Intimiste et boisé, les Fruit Bats sont les nouveaux ambassadeurs américains de la « coolitude ». L’héritage pop californien n’a plus de soucis à se faire.


Suite à l’essoufflement Grunge au milieu des années 90, on ne payait plus très cher de la peau du label Sub Pop, spécialiste de l’invasion indie rock made in Seattle (Nirvana, Soungarden, Mudhoney, Screaming Trees…). La maison partait en décrépitude et perdait petit à petit tous ses poulains, mis à part quelques fulgurences de temps à autres via Joe Pernice, Afghan Wigs, Damien Jurado…

Huit ans plus tard, le label a opéré une sérieuse remise en question de son catalogue et propose un choix éclectique d’artistes tel que Kinski, Hot Hot Heat (récupéré il y a peu par WEA), Iron & Wine ou The Postal Service. Le label historique fait donc un retour en force et cela fait plaisir.

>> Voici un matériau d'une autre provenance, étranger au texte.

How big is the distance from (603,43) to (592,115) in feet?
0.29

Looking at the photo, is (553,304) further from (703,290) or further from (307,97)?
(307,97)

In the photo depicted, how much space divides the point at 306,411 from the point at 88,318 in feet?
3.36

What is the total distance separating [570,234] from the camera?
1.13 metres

Parmi cette nouvelle garde, on remarque avec étonnement une bonne poignée de folkeux en total contraste avec les temps glorieux électrisants : le génial Sam Beam (toujours Iron & Wine) en tête des favoris, mais il faut aussi mentionner les « seconds couteaux » Holopaw et Fruit Bats. Ces deux derniers sont d’ailleurs très proches musicalement parlant, développant un univers boisé teinté d’arrangements subtiles tels qu’une mandoline, des cuivres ou un xylophone. Ma préférence revient tout de même aux Fuits Bats, dont les mélodies dans l’esprit sixties apportent un charme suranné revigorant.

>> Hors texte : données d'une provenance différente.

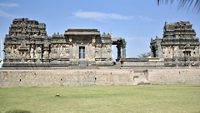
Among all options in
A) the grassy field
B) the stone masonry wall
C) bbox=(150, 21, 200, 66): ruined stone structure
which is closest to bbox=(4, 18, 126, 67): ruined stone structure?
→ the stone masonry wall

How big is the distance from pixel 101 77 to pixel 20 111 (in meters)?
21.2

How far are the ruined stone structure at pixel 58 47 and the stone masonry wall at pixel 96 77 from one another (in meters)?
4.27

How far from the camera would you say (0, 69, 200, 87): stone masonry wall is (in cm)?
3238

Originaire de Chicago, les Fuit Bats sont en fait un duo multi-instrumentiste : Gilian Lisee et Eric Johnson (ne pas confondre avec le guitar hero, spécialiste de la sept cordes, à moins que ce ne soit Steve Vai… mais en vérité on s’en fout). Si on sait peu de choses de la charmante Gilian Lisee, Eric Johnson connaît par contre un parcours plus singulier. Après avoir joué avec un sous-Velvet Underground, le bonhomme est ensuite recruté au sein de Califone pour ses parties de guitare et Banjo. Mais la passion du songwriting l’emporte sur sa condition de session man et il forme en 2000 The Fuit Bats, un projet solo dont le nom est emprunté à un side-project précédent. Quelques musiciens de la scène locale de Chicago viennent lui prêter main forte pour l’enregistrement de son premier album, dont Gilian Lisee. L’implication de cette dernière à l’élaboration de l’album sera si prédominante que Johnson décidera finalement de l’intégrer définitivement au sein du processus créatif. Les Fuit Bats version 3.0 étaient nés.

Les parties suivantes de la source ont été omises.